I love the world of technology. No other time in human history has such amazing advances in medicine, engineering, and space exploration been possible. We can acquire so much knowledge at the click of a button, but how that knowledge is used can sometimes be to our disadvantage.

Several years ago I developed pain in my right shoulder. Leading up to the pain, I had been hitting the weight room heavily, surfing daily but not doing any restorative, balancing program. The pain increased to the point that I could no longer demonstrate simple push ups or remove my arm from my wetsuit without excruciating, stabbing agony. (Disclaimer: I should point out at this time that I am my own worst client and did nothing than to attempt to remedy my situation). I found myself resting my arm in my lap when I drove and used it as little as possible. Sleeping was problematic, but I found one position I could keep my arm that allowed me to sleep for an hour or two without waking. Needless to say, I had to get very uncomfortable before I chose to address my situation.

I made an appointment with a local sports medicine doctor who I respect and had developed a professional relationship with over the years. After examining my shoulder, he recommended getting x-rays. The x-rays came back negative, so the next step was to get Magnetic Resonance Imaging (MRI). I returned to the doctor with the results of the MRI and what was in the report sounded pretty bad. I had biceps tendinitis and signs of wear, moderate labral tear, lack of proper space in the acromioclavicular (AC) joint, and wearing of some of my rotator cuff muscles. It seemed that the only thing the MRI didn’t tell was that I was experiencing male pattern baldness, my credit card balance and that my parents were never married!

It was at this time that clarity came into my mind. Rather than going the doctor’s suggested route of surgery and months of rehabilitation, I decided I would actually follow a restorative program similar to what I create for my clients who come to me to get out of pain.
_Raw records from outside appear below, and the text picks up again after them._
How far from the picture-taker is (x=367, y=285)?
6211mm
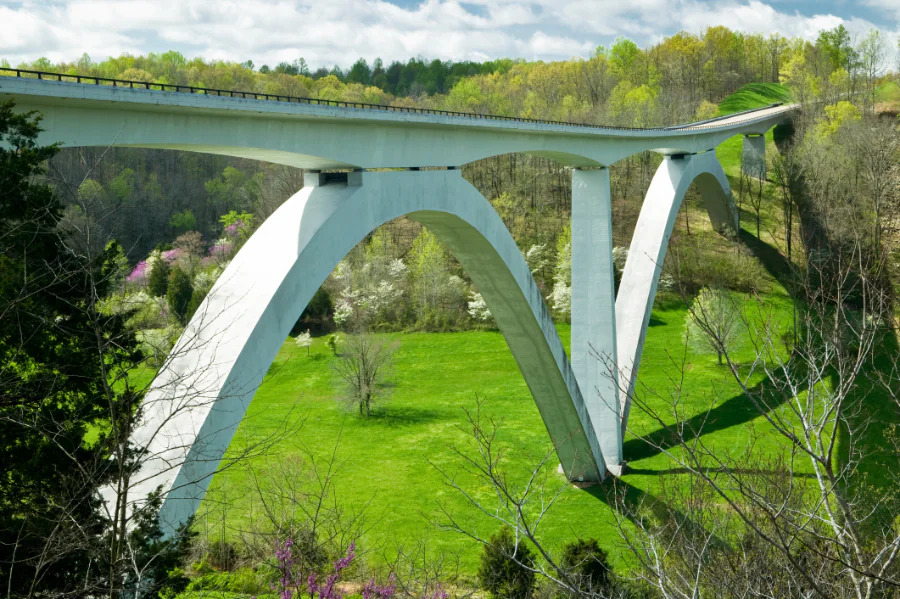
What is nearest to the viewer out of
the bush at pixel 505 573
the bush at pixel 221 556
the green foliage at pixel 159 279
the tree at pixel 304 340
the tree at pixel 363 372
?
the bush at pixel 505 573

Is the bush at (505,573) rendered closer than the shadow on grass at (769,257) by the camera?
Yes

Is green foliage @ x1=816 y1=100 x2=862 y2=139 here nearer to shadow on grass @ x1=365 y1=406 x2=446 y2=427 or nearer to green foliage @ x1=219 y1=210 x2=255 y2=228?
shadow on grass @ x1=365 y1=406 x2=446 y2=427

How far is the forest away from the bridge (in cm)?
56

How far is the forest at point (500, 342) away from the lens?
24.6 ft

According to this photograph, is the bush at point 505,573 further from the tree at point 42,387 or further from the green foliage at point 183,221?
the green foliage at point 183,221

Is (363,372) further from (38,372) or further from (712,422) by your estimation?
(38,372)

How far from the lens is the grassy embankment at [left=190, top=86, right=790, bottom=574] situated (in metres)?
21.6

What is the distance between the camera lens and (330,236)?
1185 cm

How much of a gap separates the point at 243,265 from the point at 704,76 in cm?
8181

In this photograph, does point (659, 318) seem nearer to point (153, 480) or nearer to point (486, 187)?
point (486, 187)

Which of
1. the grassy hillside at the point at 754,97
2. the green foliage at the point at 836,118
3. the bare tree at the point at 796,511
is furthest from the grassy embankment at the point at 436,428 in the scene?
the grassy hillside at the point at 754,97

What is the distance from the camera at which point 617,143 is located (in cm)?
2670

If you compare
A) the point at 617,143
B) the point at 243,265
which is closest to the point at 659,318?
the point at 617,143

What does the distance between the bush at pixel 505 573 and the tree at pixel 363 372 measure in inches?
581
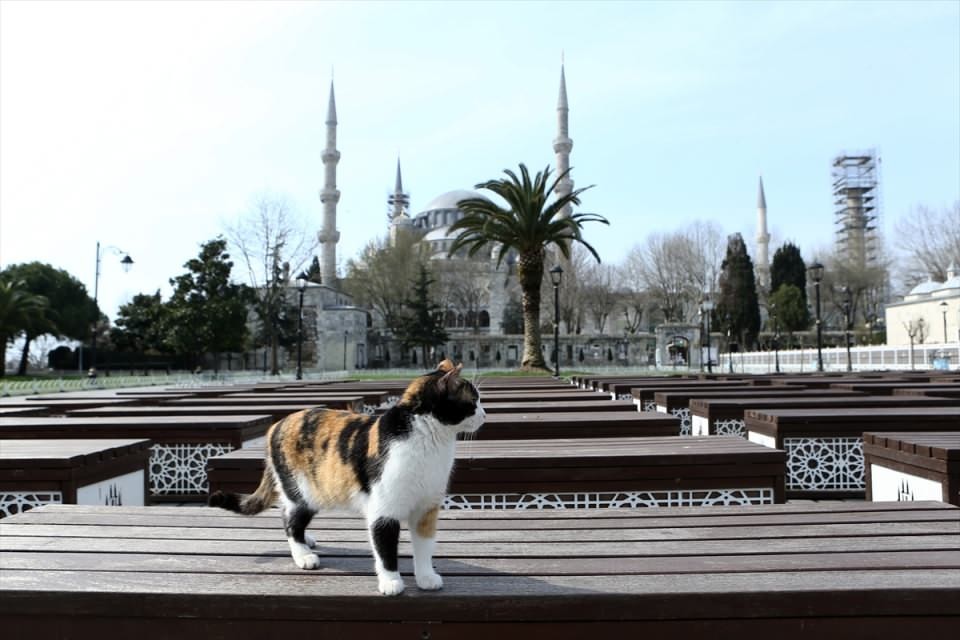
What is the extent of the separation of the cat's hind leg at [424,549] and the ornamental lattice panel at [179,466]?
558cm

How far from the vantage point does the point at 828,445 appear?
7305mm

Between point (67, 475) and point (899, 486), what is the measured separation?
6305 mm

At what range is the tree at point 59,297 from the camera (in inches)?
2018

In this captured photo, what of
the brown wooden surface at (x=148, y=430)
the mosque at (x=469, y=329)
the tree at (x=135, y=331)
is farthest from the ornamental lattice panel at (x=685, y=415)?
the tree at (x=135, y=331)

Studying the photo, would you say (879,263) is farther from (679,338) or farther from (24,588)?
(24,588)

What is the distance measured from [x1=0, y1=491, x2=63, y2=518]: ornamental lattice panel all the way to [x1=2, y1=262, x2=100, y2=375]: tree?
52.3 metres

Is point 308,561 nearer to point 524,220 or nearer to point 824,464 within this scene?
point 824,464

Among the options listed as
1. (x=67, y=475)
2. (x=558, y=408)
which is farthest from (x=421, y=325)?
(x=67, y=475)

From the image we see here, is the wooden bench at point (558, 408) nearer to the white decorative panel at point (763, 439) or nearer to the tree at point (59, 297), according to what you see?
the white decorative panel at point (763, 439)

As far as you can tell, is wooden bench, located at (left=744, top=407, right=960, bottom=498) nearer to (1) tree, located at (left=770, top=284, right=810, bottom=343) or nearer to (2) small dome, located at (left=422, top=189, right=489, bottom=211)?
(1) tree, located at (left=770, top=284, right=810, bottom=343)

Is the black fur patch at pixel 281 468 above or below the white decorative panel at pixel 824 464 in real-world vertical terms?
above

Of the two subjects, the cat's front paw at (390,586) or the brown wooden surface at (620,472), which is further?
the brown wooden surface at (620,472)

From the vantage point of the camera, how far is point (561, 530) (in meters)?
3.20

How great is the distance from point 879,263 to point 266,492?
84.7 meters
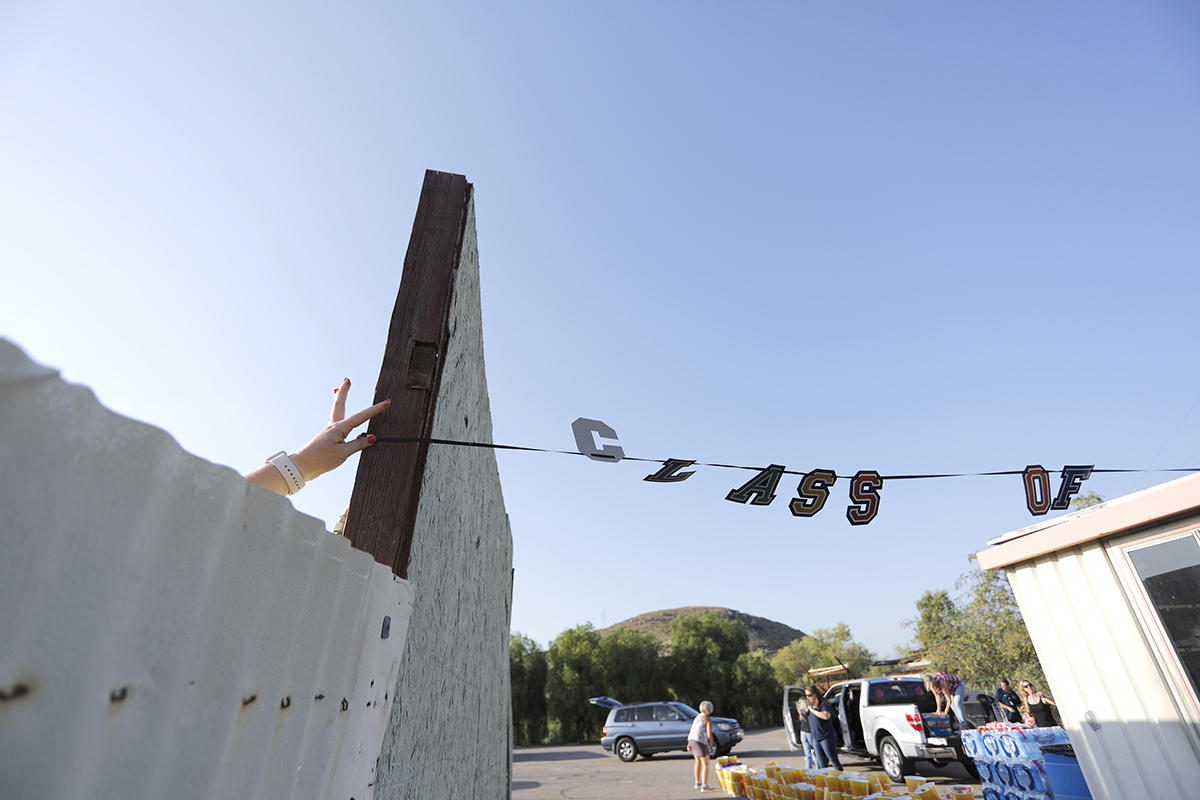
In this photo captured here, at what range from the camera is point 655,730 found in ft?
51.5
I explored how my body organized movement and what was missing. I worked on opening up areas of the body where there was restricted movement and activating muscles that were not performing their fair share of labor. I reminded the lower body that it moved in ways to help the shoulder move. In essence, I was re-educating proper motion into my entire body, not just focusing on the shoulder. I realized that my shoulder was just a victim of the overall problem. The problem was how I unconsciously chose to organize movement throughout my entire structure. As soon as more proper, the efficient movement was re-introduced the pain began to subside and over just a few short days it was completely gone.

I have yet to go back and get another MRI.It may still show areas of wear and tear, but many of the other elements would probably not appear. The tendinitis would possibly be gone because the inflamed tendon is not compensating to the same degree. The spacing of my AC joint opened up as my posture got re-balanced. The torn labrum and the wearing of the rotator cuff muscles have hopefully dissipated, at least I move pain-free.
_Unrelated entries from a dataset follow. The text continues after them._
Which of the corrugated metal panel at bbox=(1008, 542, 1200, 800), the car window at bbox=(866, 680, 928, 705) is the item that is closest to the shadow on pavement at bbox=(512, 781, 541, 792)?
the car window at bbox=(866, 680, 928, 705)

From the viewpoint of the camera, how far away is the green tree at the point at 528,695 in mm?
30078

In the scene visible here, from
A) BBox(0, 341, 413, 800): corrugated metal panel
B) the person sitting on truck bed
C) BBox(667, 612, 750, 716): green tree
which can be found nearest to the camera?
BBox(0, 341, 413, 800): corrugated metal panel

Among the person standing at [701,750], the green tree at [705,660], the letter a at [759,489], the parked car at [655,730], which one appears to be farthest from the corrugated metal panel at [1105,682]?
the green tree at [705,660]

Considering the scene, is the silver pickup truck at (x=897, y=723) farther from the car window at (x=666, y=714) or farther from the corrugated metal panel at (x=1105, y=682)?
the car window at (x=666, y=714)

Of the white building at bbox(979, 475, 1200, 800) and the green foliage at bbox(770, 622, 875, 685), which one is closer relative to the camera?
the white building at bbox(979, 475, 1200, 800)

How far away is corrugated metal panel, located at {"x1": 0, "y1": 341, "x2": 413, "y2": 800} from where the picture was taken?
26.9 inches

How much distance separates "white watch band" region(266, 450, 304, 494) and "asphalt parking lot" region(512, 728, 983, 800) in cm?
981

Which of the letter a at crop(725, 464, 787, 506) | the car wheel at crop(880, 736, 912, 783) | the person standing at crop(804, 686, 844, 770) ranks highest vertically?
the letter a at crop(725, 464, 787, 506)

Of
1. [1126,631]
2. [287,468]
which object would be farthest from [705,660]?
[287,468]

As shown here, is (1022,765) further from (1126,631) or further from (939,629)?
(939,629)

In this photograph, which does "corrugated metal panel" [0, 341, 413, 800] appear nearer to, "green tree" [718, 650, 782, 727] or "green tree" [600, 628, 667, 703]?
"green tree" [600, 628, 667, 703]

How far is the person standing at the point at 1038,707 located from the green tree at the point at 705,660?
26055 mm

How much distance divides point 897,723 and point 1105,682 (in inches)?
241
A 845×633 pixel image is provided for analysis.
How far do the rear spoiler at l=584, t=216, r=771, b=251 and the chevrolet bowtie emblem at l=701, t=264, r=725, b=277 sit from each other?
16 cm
MRI’s tend to report everything that is breaking down, but that does not necessarily mean surgery is needed. Wear and tear is a normal process of going through life. The question is, is the wear causing pain and if it is what are the possible solutions? My suggestion is to research all of the possible strategies and understand that the goal of the MRI is to find EVERYTHING that is “wrong.” If your car has a little scratch, do you need a new paint job? If the driver’s seat has coffee stains, do you need to get it reupholstered? It is not always necessary to go to the extreme. Sometimes a little buffing and some fabric cleaner works just fine.